### Exercise aim
Restate the entries below exactly, and keep all images out of the answer.

======== Data listing

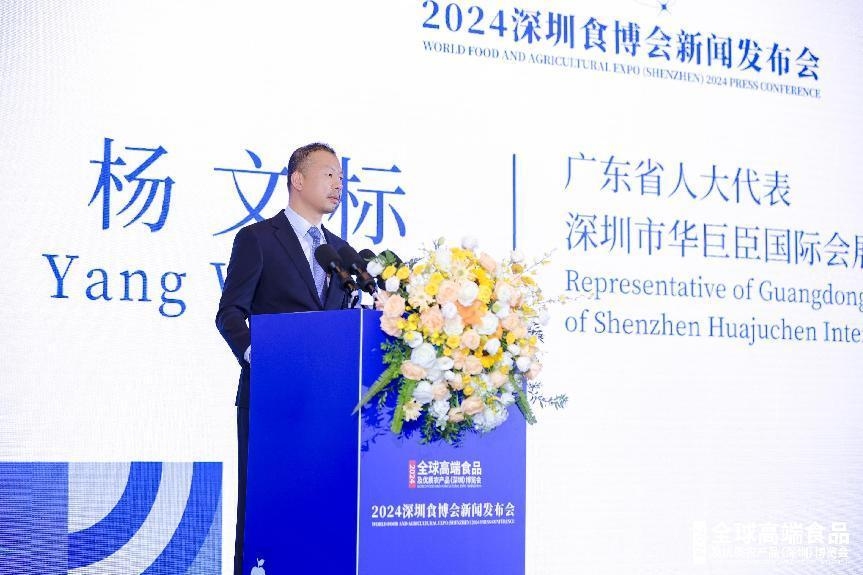 2024全球高端食品及优质农产品（深圳）博览会新闻发布会圆满举行(图4)
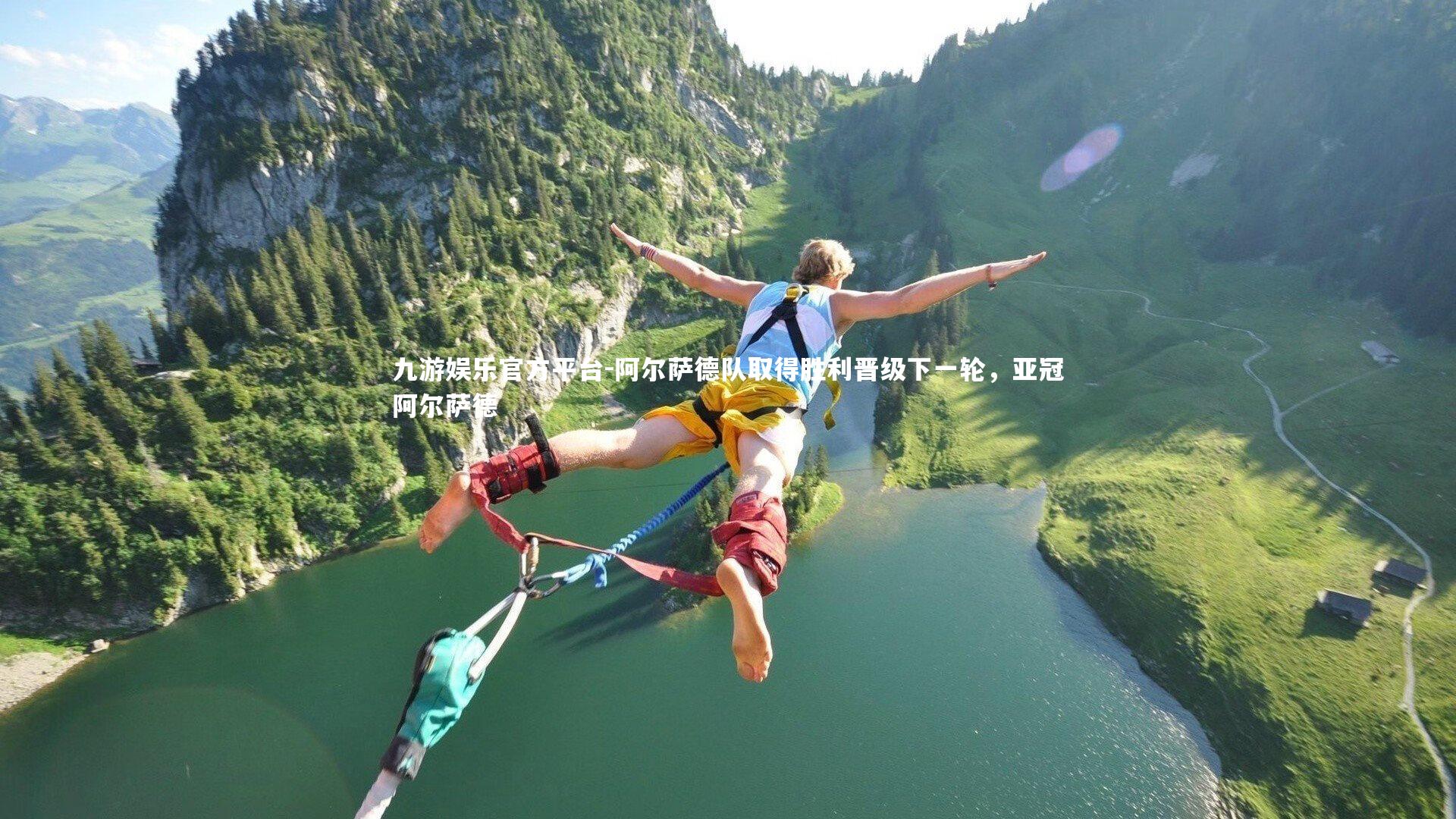 阿尔萨德队取得胜利晋级下一轮，亚冠阿尔萨德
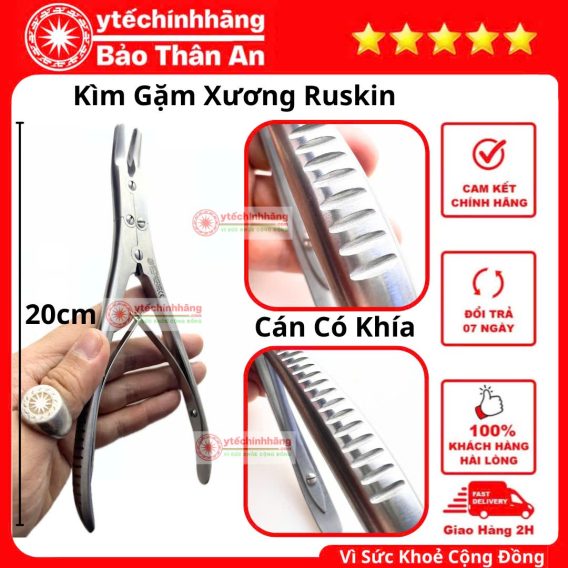 Kìm Gặm Xương Ruskin Cong 20cm 17 Kìm Gặm Xương Ruskin Cong 20cm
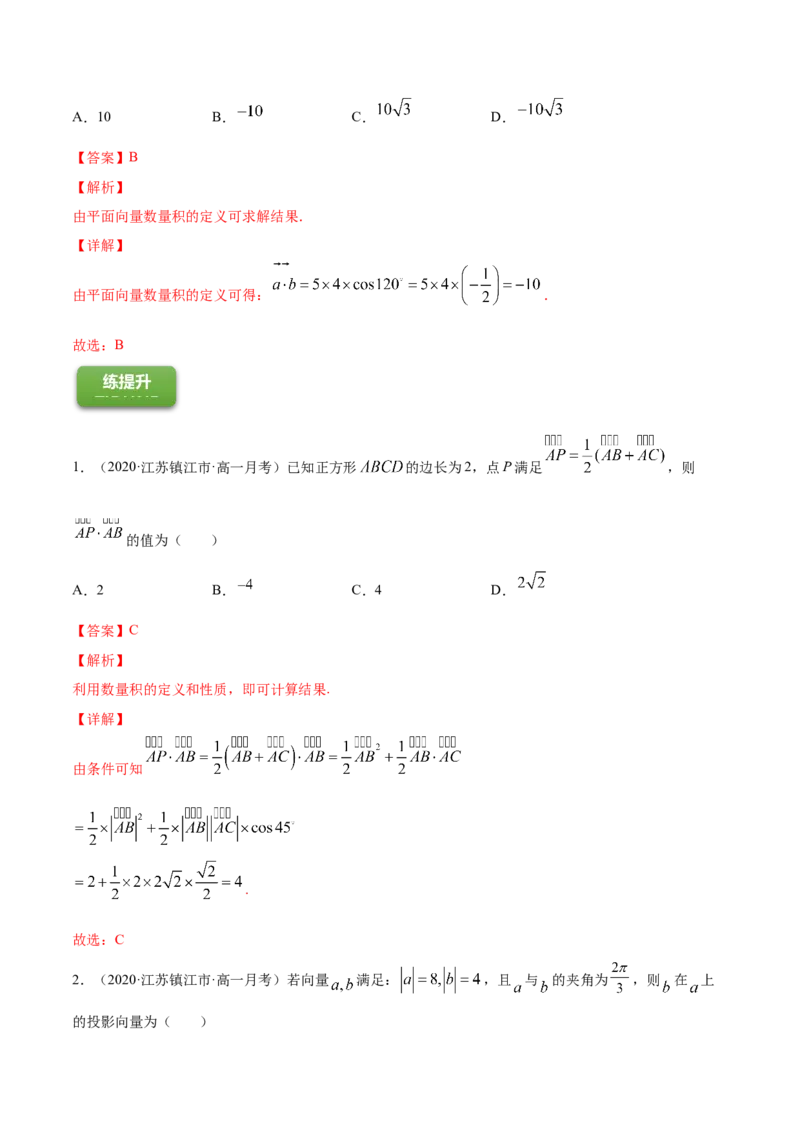 专题6.1平面向量的概念及其运算2022年高考数学一轮复习讲练测（新教材新高考）（练）解析版_02高考数学_新高考复习资料_2022年新高考资料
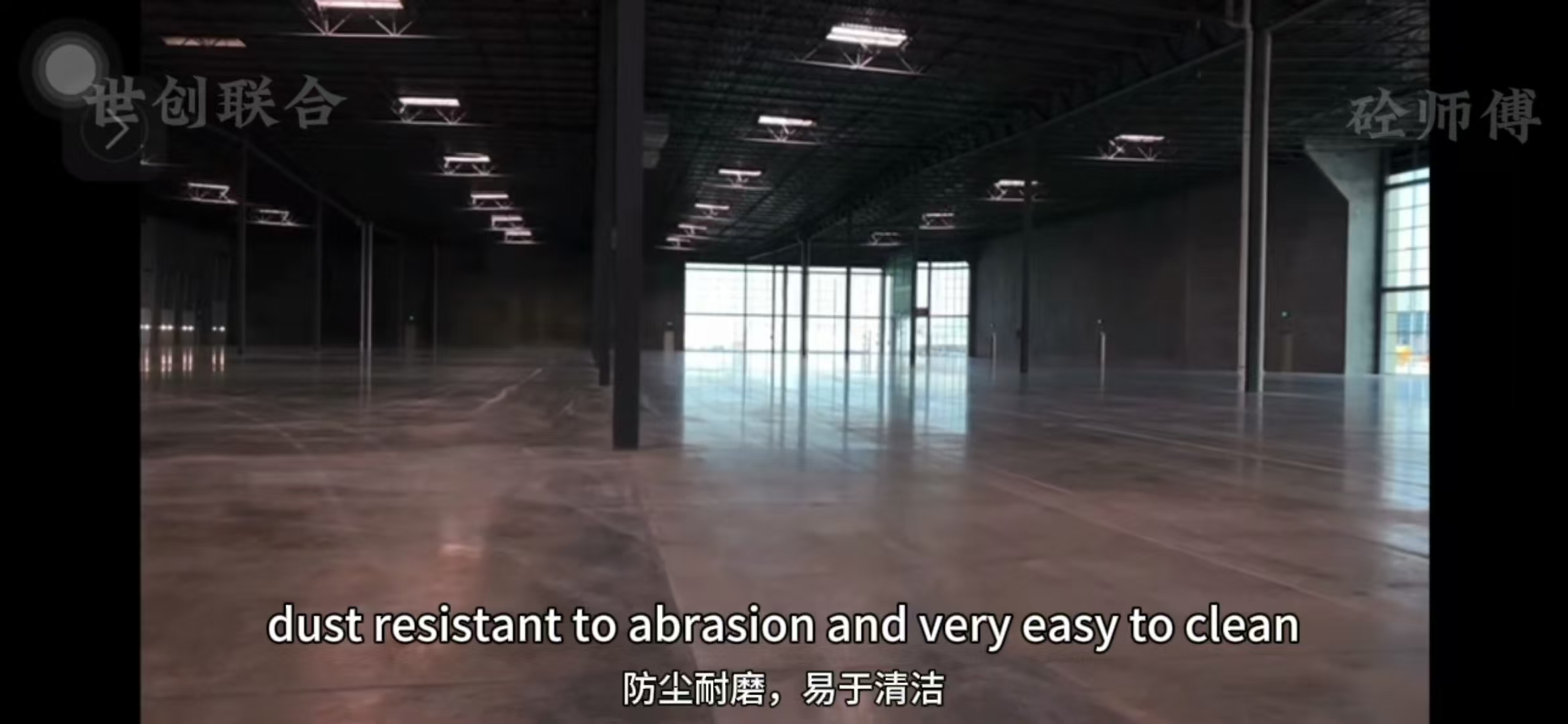 安斯福妙乐施工工艺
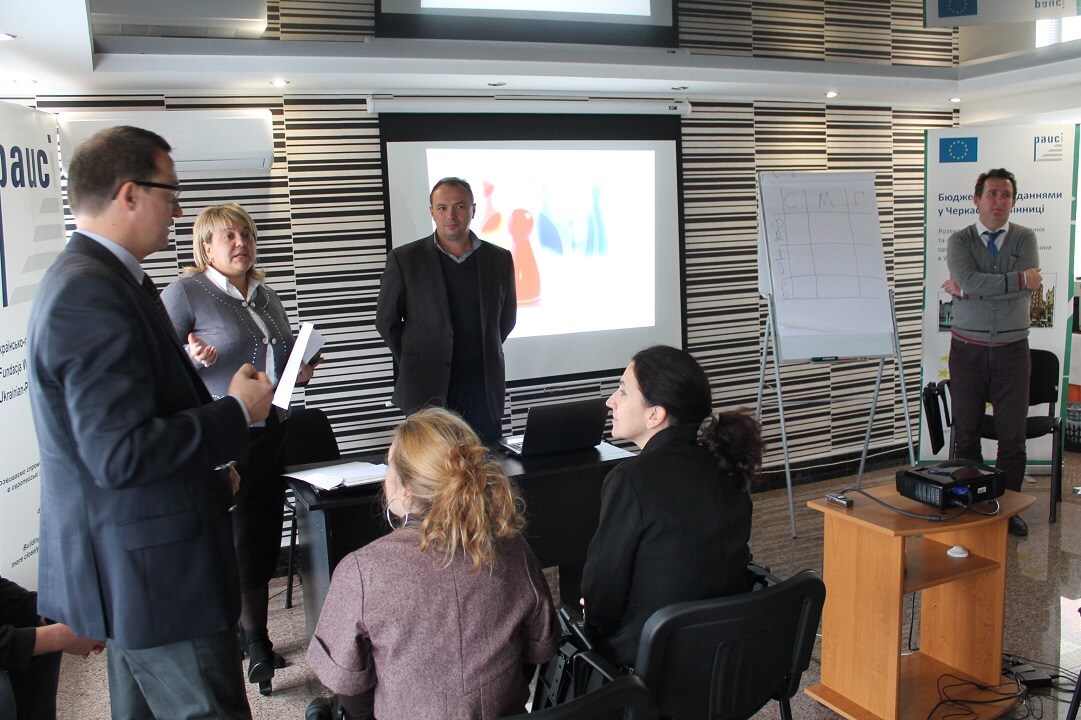 Розвиток місцевого бюджетування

================

### Answer box
 2024全球高端食品及优质农产品（深圳）博览会新闻发布会圆满举行(图4)
 阿尔萨德队取得胜利晋级下一轮，亚冠阿尔萨德
 Kìm Gặm Xương Ruskin Cong 20cm 17 Kìm Gặm Xương Ruskin Cong 20cm
 专题6.1平面向量的概念及其运算2022年高考数学一轮复习讲练测（新教材新高考）（练）解析版_02高考数学_新高考复习资料_2022年新高考资料
 安斯福妙乐施工工艺
 Розвиток місцевого бюджетування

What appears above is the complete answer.